All around them, people dressed as Montagues and Capulets meandered around, the actors placed amongst them reciting lines and having rap battles and generally adding to the atmosphere. It was like an immersive theatre event, with anything able to happen next. Nadia was thrilled to be there. She’d kept a low profile since breaking up with Eddie, heading to work and going to her classes at the gym and reading a lot at home on the sofa. She wasn’t too saddened by the break-up – they’d been dating only a few weeks, after all. But it was the loneliness she was struggling with.
Not only did she no longer have Eddie, but after seeing Gaby and Emma together Nadia had made the decision to wait it out – to wait for them to come to her with her news. Except, so far, they hadn’t. Nadia didn’t reach out to them, and save for a cursory and distant text from Emma once a week, she didn’t really hear from them. Gaby always seemed to be in a rush somewhere at work too, and that’s why Nadia had forced herself to reach out to the old work friend she hadn’t seen in a while. She figured Emma and Gaby had to hash out what was going on between them in their own time, and Nadia would just have to wait, patiently. On the sofa. At home. Alone.
Naomi and Nadia caught up on each other’s lives as they walked: Naomi’s brand deals and business and the difficulties of working with her husband.
‘He drives me nuts!’ she said. ‘We’re together almost all day, every day. But then, he takes the afternoon off to go to the health club or drives down to the coast to see his brother, and I miss him horribly.’ She laughed at the predicament. ‘I don’t think it’s healthy to spend so much time together, but I’m as obsessed with him as I ever was!’
Nadia smiled. She was envious, really, of how easily Naomi talked about her love for Callum. But also, it was more than that: there was a respect. A really deep respect for both him, and what they had.
‘Are you seeing anyone?’ Naomi said, following up with, ‘I know that’s the worst question in the world.’

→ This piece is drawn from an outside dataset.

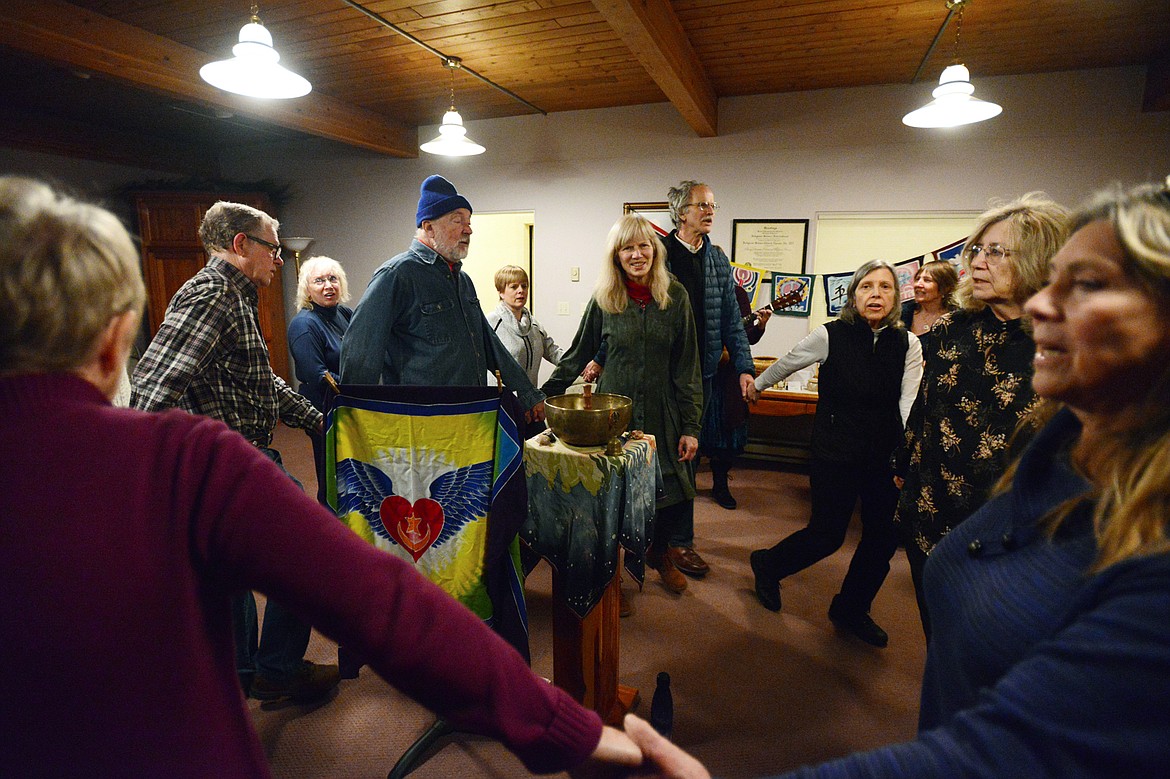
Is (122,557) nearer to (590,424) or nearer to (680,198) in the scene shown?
(590,424)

Nadia smiled. ‘It is, but also you’re allowed to ask. And the answer is no. I was seeing somebody, a guy – we met in a bar, when I was actually stood up by another date, woe is me.’ She rolled her eyes, pseudo-dramatically. ‘And he was so great. But …’

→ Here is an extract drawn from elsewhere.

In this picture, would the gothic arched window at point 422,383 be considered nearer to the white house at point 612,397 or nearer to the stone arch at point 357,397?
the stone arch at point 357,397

‘But not the one?’ Naomi supposed.
‘But not the one,’ Nadia said. She sighed. ‘Do you think I’m too picky?’
Naomi pointed in the direction of the VIP area and distractedly said, ‘Let’s go grab a spot over there.’
‘Okay,’ said Nadia.
‘And do I think you’re too picky? Oh, I don’t know. Only you know that. I know that a lot of women – and, you know, probably a lot of men – fall in love even after they’re married. For some people there’s a lightning bolt that strikes when you meet, and for others it’s more work.’
Nadia nodded along as they let a concierge hand them bean bags and blankets and gift bags.

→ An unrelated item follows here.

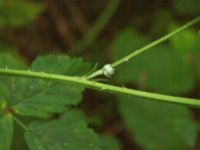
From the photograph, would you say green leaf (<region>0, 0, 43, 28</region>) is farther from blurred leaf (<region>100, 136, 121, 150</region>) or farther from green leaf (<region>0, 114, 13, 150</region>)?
green leaf (<region>0, 114, 13, 150</region>)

‘I don’t think one is more right than the other,’ Naomi said. ‘It’s just what works for you.’
They sat down and Nadia peered in the goodie bag: there was some coconut water and a handful of Lindt chocolate balls.
‘Could you go in for a burger?’ she asked.
Naomi smiled. ‘I could always go in for a burger.’
They stood and looked across to the food area, where small lines had formed in front of each stand. ‘That way, I guess,’ Nadia said. And to close off the discussion of her love life: ‘And I see what you’re saying. I guess for now I am better alone, until I’m not. Self-contained, but ready for romance whenever the opportunity presents itself. Or something.’
‘Or something,’ smiled Naomi.
They meandered over to the burger stand, admiring people’s outfits along the way, and almost being pulled into a battle of words in Shakespearean English, where a group had gathered around Romeo’s mother and Juliet’s nurse. The atmosphere was electric – it was a spectacular event.